Document section
▽
But the question of the shape of space has very real implications for the future of the cosmos — playing a role in whether the Universe will expand forever, or reverse its current expansion in a cataclysmic Big Crunch. Furthermore, space could be infinite, or it could be that if you travel far enough in one direction, you’ll return to your starting point.

3 possible shapes of space

The idea of space having a shape arose with Einstein’s theory of general relativity in 1915. In it, he discovered that he could describe the effect of gravity not as a force between two astronomical bodies, but rather as the bending of space and time. While Newton described the motion of the Moon around the Earth as the Moon traveling in a circle, Einstein described it as the Moon traveling in a straight line, but in a curved space. It’s not so different from how a person walking in what seems like a straight line along the Earth’s equator is actually following a giant curve.

In Einstein’s theory, close to every astronomical body, space is curved and distorted from the shape it would be without any matter nearby. Near a black hole, space is distorted enough to trap even light itself, despite classical physics saying that massless light does not experience gravity at all. If space can be distorted, and the Universe consists of space, what is the shape of the Universe?

Spherical, saddle, and flat space
Credit: Three possible geometries of space: spherical, saddle, and flat. (Credit: NASA / WMAP Science Team)

Imagining the curvature of our familiar three-dimensional space is rather difficult, so it is valuable to think about the curvature of a two-dimensional one. Three shapes of space are commonly discussed: flat (like a tabletop), spherical (described by the surface of a globe), and hyperbolic or “saddle” (which looks essentially like a giant saddle). Flat and saddle space are infinite in extent, while spherical space is not.

The 270° triangle

The behavior of flat space is taught in high school geometry courses. In it, two parallel lines never cross, and the sum of the angles of a triangle add to 180°. In spherical space, things are quite different. Here, parallel lines cross, and the sum of angles in a triangle are more than 180°. 

Don’t see it? Take a city like Quito, Ecuador, which sits directly on the equator. The angle separating north and west is 90°. Follow the equator to a location 90º west of there. At that location, north and east are also separated by 90º. If you follow the two lines northward, which are parallel at the equator, they meet at the North pole and form a 90º angle. And, if you sum the angles of the triangle described by the two cities and the North pole, they add to 270°.
△
Extracted material
▽
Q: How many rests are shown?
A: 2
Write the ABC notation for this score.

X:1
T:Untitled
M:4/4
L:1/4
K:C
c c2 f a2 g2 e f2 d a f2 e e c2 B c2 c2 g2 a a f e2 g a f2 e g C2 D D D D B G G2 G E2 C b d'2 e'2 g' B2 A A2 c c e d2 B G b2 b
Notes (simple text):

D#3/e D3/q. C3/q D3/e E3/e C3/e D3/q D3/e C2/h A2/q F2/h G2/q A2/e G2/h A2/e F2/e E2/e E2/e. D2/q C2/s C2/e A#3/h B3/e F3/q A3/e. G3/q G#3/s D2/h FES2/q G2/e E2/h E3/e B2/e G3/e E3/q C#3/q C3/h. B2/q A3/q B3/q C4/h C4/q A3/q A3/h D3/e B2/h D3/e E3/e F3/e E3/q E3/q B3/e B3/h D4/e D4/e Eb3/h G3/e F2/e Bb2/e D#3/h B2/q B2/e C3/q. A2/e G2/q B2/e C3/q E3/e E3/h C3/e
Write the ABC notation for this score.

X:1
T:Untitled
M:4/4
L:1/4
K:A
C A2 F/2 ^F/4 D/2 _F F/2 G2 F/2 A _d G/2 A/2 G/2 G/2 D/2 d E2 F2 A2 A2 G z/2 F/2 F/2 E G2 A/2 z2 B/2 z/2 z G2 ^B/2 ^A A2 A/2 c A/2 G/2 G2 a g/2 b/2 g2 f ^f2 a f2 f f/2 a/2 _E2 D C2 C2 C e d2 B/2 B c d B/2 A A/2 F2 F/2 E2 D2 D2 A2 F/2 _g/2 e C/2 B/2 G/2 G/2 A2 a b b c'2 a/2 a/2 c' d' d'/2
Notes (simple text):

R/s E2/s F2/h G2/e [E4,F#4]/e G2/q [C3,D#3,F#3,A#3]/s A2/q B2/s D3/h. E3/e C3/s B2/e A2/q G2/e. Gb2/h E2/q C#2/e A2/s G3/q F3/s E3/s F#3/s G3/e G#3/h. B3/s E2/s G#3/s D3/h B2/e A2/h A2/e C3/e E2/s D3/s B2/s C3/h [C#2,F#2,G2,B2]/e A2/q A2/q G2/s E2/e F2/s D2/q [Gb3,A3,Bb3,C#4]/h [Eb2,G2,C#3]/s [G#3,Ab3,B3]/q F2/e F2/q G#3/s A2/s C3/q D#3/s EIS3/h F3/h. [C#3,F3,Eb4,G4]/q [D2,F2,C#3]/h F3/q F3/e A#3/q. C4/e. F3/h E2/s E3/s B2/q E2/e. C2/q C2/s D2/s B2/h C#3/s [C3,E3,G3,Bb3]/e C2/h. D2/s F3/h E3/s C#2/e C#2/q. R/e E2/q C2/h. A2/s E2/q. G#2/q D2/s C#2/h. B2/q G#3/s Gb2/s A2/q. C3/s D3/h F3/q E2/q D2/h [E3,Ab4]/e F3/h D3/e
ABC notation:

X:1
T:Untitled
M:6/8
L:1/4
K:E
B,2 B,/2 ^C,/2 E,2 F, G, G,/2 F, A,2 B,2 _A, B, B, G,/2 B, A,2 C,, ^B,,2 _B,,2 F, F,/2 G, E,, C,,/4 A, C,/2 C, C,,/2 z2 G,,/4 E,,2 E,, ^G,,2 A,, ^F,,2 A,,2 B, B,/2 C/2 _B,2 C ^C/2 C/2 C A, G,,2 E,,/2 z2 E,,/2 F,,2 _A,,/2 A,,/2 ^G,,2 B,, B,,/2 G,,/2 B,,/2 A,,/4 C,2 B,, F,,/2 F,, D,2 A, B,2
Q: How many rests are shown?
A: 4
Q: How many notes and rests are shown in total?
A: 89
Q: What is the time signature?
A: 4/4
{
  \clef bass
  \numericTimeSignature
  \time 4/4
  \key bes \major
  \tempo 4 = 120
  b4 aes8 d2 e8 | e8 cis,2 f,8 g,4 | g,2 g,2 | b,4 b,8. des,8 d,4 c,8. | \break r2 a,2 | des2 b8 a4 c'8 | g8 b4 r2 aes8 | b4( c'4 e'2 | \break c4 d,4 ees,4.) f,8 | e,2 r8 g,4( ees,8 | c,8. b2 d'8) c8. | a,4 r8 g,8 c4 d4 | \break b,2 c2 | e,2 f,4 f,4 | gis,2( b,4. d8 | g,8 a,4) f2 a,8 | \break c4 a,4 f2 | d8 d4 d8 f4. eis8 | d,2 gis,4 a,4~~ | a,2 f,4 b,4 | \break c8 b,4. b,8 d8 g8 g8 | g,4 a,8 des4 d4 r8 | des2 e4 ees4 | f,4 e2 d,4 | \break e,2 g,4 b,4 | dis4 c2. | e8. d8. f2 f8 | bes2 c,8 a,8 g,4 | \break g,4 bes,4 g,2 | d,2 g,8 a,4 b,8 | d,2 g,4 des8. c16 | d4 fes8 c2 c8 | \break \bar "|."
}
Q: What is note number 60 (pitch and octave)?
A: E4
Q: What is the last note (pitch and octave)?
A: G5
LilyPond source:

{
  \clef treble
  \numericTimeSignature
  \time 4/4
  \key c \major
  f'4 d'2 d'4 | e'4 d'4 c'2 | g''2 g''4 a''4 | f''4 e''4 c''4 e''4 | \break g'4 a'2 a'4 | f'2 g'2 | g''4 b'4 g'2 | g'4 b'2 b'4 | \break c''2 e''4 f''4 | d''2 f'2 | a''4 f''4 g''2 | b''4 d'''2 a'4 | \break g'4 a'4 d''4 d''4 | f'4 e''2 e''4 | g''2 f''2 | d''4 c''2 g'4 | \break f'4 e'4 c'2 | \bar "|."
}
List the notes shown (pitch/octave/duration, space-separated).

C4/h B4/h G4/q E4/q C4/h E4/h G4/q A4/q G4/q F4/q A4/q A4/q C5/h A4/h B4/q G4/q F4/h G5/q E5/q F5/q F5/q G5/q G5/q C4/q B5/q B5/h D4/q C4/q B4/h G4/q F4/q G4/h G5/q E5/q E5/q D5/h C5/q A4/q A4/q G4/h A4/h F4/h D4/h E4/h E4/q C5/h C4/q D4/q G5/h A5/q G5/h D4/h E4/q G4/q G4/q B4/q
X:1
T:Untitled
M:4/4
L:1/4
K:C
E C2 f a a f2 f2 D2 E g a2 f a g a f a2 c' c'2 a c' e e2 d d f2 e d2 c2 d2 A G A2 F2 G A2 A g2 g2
△
Goal of the exercise
Reproduce word for word the part of the passage on the shape of space that opens with the words containing "The 270° triangle" and closes with "more than 180°.".

Solution for this problem
The 270° triangle

The behavior of flat space is taught in high school geometry courses. In it, two parallel lines never cross, and the sum of the angles of a triangle add to 180°. In spherical space, things are quite different. Here, parallel lines cross, and the sum of angles in a triangle are more than 180°.